(Rows from a spatial reasoning dataset)

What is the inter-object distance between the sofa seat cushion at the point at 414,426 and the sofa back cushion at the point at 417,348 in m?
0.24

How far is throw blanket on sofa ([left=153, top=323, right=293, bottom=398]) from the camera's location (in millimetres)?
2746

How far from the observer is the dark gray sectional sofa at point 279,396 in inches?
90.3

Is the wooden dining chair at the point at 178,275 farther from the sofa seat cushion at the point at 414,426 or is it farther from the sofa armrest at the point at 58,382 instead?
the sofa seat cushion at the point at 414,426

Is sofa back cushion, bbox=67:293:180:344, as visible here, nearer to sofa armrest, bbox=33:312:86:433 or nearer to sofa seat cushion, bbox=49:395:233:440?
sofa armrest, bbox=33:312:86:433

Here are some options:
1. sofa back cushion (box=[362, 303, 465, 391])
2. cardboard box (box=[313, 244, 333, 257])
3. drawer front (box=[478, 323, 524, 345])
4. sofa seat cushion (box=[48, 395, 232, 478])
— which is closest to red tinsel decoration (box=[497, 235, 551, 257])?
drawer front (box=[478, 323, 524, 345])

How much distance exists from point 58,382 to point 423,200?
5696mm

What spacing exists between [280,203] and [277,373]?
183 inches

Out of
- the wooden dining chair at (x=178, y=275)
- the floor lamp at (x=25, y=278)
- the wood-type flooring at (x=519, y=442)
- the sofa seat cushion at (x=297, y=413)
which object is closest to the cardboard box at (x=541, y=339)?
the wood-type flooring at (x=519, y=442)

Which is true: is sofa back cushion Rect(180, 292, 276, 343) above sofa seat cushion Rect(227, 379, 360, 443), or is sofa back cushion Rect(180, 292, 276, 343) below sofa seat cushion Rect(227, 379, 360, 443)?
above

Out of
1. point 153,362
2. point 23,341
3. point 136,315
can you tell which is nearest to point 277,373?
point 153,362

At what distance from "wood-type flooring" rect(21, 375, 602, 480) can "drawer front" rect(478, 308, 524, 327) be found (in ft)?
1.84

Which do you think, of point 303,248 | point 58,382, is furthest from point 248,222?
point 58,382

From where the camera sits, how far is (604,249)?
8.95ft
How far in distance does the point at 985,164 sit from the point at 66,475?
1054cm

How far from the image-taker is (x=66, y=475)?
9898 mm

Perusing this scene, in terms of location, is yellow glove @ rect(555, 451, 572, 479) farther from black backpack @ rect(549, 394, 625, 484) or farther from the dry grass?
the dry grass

- [What you will do]
Write out the records above again, keeping each one identical to the original.

- [Complete output]
What is the inter-object distance between the sofa seat cushion at the point at 414,426 and the sofa back cushion at the point at 417,348 in m?
0.24

How far is throw blanket on sofa ([left=153, top=323, right=293, bottom=398]) from the camera's location (in millimetres)?
2746

How far from the observer is the dark gray sectional sofa at point 279,396 in inches?
90.3

Is the wooden dining chair at the point at 178,275 farther from the sofa seat cushion at the point at 414,426 or is it farther from the sofa armrest at the point at 58,382 instead?
the sofa seat cushion at the point at 414,426

Is sofa back cushion, bbox=67:293:180:344, as visible here, nearer to sofa armrest, bbox=33:312:86:433 or nearer to sofa seat cushion, bbox=49:395:233:440?
sofa armrest, bbox=33:312:86:433

Here are some options:
1. sofa back cushion (box=[362, 303, 465, 391])
2. cardboard box (box=[313, 244, 333, 257])
3. drawer front (box=[478, 323, 524, 345])
4. sofa seat cushion (box=[48, 395, 232, 478])
— which is closest to red tinsel decoration (box=[497, 235, 551, 257])?
drawer front (box=[478, 323, 524, 345])

How much distance exists from point 58,382 to point 423,200?
5696mm

What spacing exists between [280,203] and [277,373]?
183 inches

Out of
- the wooden dining chair at (x=178, y=275)
- the floor lamp at (x=25, y=278)
- the wood-type flooring at (x=519, y=442)
- the sofa seat cushion at (x=297, y=413)
which object is closest to the cardboard box at (x=541, y=339)?
the wood-type flooring at (x=519, y=442)

Which is true: is sofa back cushion Rect(180, 292, 276, 343) above sofa seat cushion Rect(227, 379, 360, 443), or is sofa back cushion Rect(180, 292, 276, 343) below sofa seat cushion Rect(227, 379, 360, 443)?
above

Out of
1. point 153,362
2. point 23,341
3. point 136,315
can you tell which is nearest to point 277,373?
point 153,362

At what distance from "wood-type flooring" rect(21, 375, 602, 480) can "drawer front" rect(478, 308, 524, 327) be found (in ft)?
1.84

Which do you think, of point 303,248 | point 58,382, is furthest from point 248,222?
point 58,382

From where the camera sits, how far is (604,249)?
8.95ft
How far in distance does the point at 985,164 sit from the point at 66,475?
1054cm

How far from the image-taker is (x=66, y=475)?
9898 mm

Perusing this scene, in terms of location, is yellow glove @ rect(555, 451, 572, 479) farther from black backpack @ rect(549, 394, 625, 484) or farther from the dry grass?
the dry grass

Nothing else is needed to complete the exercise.